Sunday, August 2, 2009
The Fourth Patriarch, Dayi Daoxin
Some background from the book, Zen's Chinese Heritage, by Andrew Ferguson (pp 24-25):
When he was fourteen years old he went to pay respects to Sengcan Jianzhi, the Third Patriarch.
Daoxin said, "I ask for the Master's compassion. Please tell me of the gate to emancipation."
Sengcan said, "Who has bound you?"
Daoxin said, "No one has bound me."
Sengcan said, "Then why are you seeking emancipation?"
Upon hearing these words, Daoxin experienced great enlightenment.
Daoxin acted as Sengcan's attendant for nine years. After leaving Sengcan, taught at "Broken Head Mountain" for thirty years. This is the present location of the Fourth Patriarch's Temple.
Daoxin is often credited with creating the first self-sufficient monastery for Zen monks in China.

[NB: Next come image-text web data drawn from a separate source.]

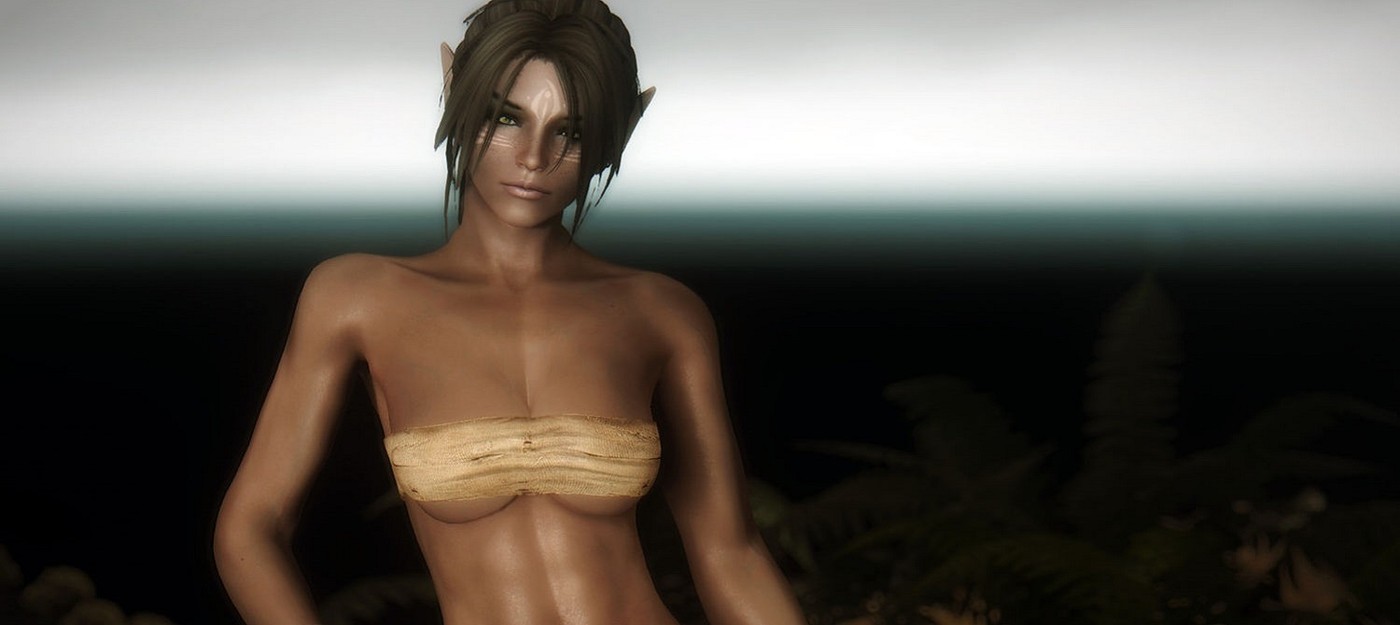 Тодд Говард считает Skyrim "в некотором роде" сиквелом Fallout 3, а Fallout 4 – ответом на Skyrim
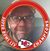 David Shull's profile image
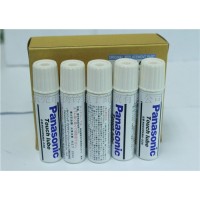 松下贴片机吸嘴保养油Touch N990PANA-028油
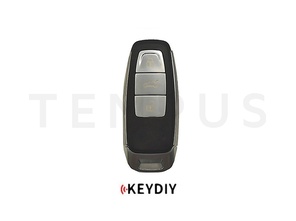 KEYDIY MLB-08 OEM SOLUTION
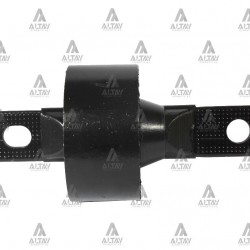 TAKOZ TRAVERS CIVIC  96-01 (OEM TİP) ARKA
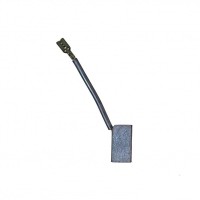 Spazzole Gianneschi SF141M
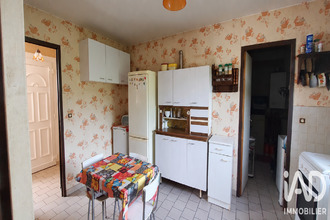  maison gisors 27140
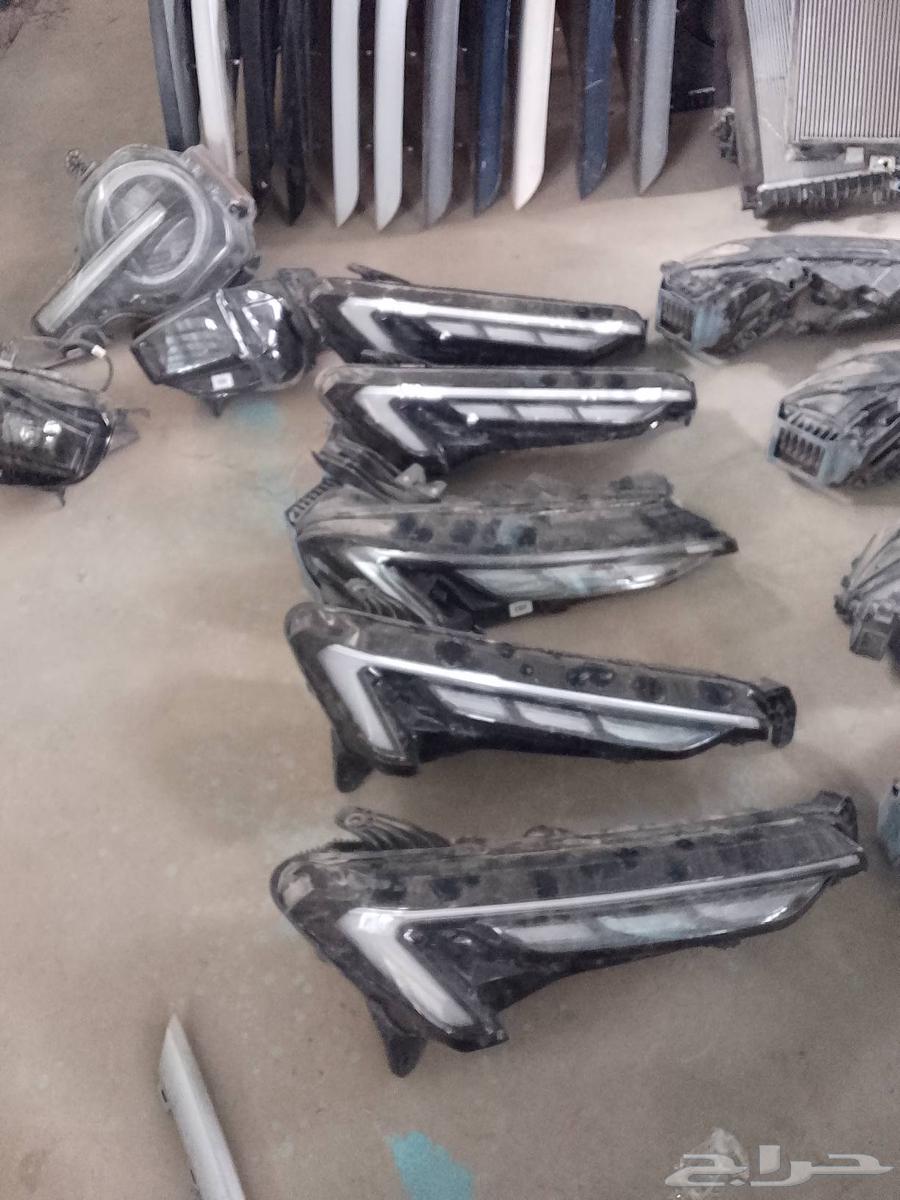 فورد تيريتوري64375632866945110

According to Bill Porter, Author of the book, Zen Baggage,
"When people think about Zen, they usually think of it in external terms: nonsensical talk, spontaneous behavior, or minimalist art forms. But that would be to look at it from the outside. If you look at it from the inside, from your own mind, Zen is just a way of living. And that way of living is far easier to realize in a communal setting with the support of others than it is alone. Seclusion has its place, especially once a person has practiced in a community, but it was its communal approach to spiritual cultivation that was the strength of Zen. That was why it overwhelmed all other Buddhist sects in China, both in terms of numbers and in terms of influence. Its success was Darwinian. It produced a better-trained monk and more of them. Other sects were ideology-driven. Zen didn't have an ideology. Zen was life-driven. Its motto was 'No work, no food.'"
Self-sufficiency has been a hallmark of Zen in China and is probably partly responsible for its resurgence today.